[Text section]

• • • • • • •

In the 83rd Congress, under its new chairman, Joseph McCarthy of Wisconsin, the subcommittee (now known as the Permanent Subcommittee on Investigations or PSI) greatly increased the number of investigations and number of witnesses called. His subcommittee held 169 hearings throughout 1953 and 1954. Of the 653 people called by the Committee during a 15 month period, 83 refused to answer questions about espionage and subversive activities on constitutional grounds and their names were made public. Nine additional witnesses invoked the Fifth Amendment in executive session, and their names were not made public. Some of the 83 were working or had worked for the U.S. Army, the U.S. Navy, the Government Printing Office, the Treasury Department, the Office of War Information, the Office of Strategic Services, and the Veterans Administration. Others were or had been employed at the Federal Telecommunications Laboratories in New Jersey, the secret radar laboratories of the Army Signal Corps in New Jersey, and General Electric defense plants in Massachusetts and New York. Nineteen of the 83, including well known communist party members James S. Allen, Herbert Aptheker, and Earl Browder, were summoned because their writings were being carried in U.S. Information Service libraries around the world.

The hearings also investigated such matters as communist infiltration of the United Nations; Korean War atrocities; and the transfer to the Soviet Union of occupation currency plates.

In April 1954, McCarthy's exchange of charges with Secretary of the Army Robert T. Stevens led to the appointment of a special subcommittee of the PSI to investigate the charges. Chaired by Karl Mundt of South Dakota, the proceedings became known as the Army-McCarthy Hearings.

• • • • • • •

Region labeling records:
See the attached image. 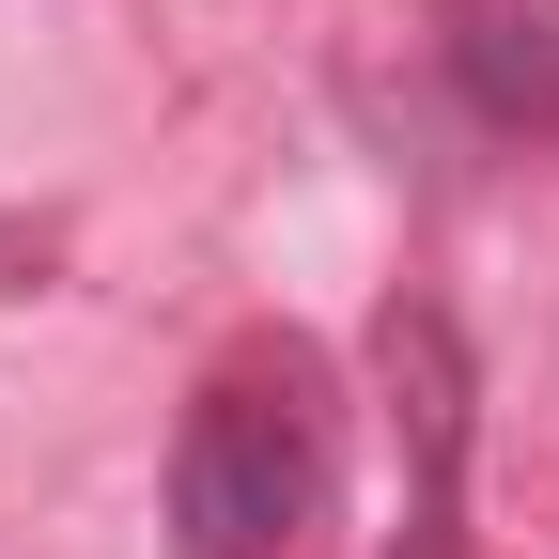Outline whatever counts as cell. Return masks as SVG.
<instances>
[{"label":"cell","mask_w":559,"mask_h":559,"mask_svg":"<svg viewBox=\"0 0 559 559\" xmlns=\"http://www.w3.org/2000/svg\"><path fill=\"white\" fill-rule=\"evenodd\" d=\"M342 544V436L296 342L234 358L171 451V559H326Z\"/></svg>","instance_id":"obj_1"},{"label":"cell","mask_w":559,"mask_h":559,"mask_svg":"<svg viewBox=\"0 0 559 559\" xmlns=\"http://www.w3.org/2000/svg\"><path fill=\"white\" fill-rule=\"evenodd\" d=\"M451 79L481 124L559 140V0H451Z\"/></svg>","instance_id":"obj_2"}]
</instances>
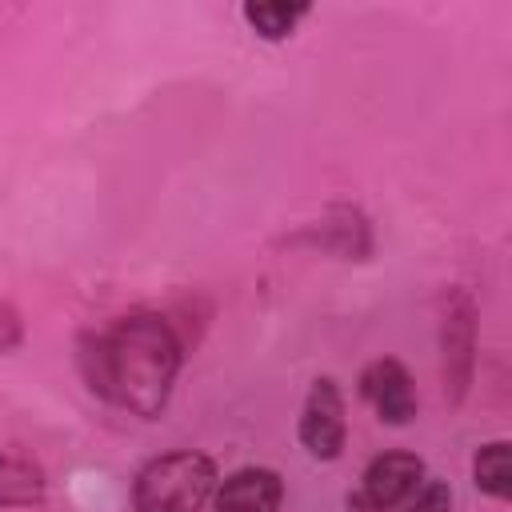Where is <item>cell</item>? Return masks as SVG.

• • • • • • •

[Set tasks]
a. The passage on the McCarthy subcommittee names the government bodies where some of the 83 witnesses worked or had worked. List each of them.
b. According to the passage on the McCarthy subcommittee, how many hearings did the subcommittee hold throughout 1953 and 1954?

[Responses in order]
a.
- U.S. Army
- U.S. Navy
- Government Printing Office
- Treasury Department
- Office of War Information
- Office of Strategic Services
- Veterans Administration

b. It held 169 hearings.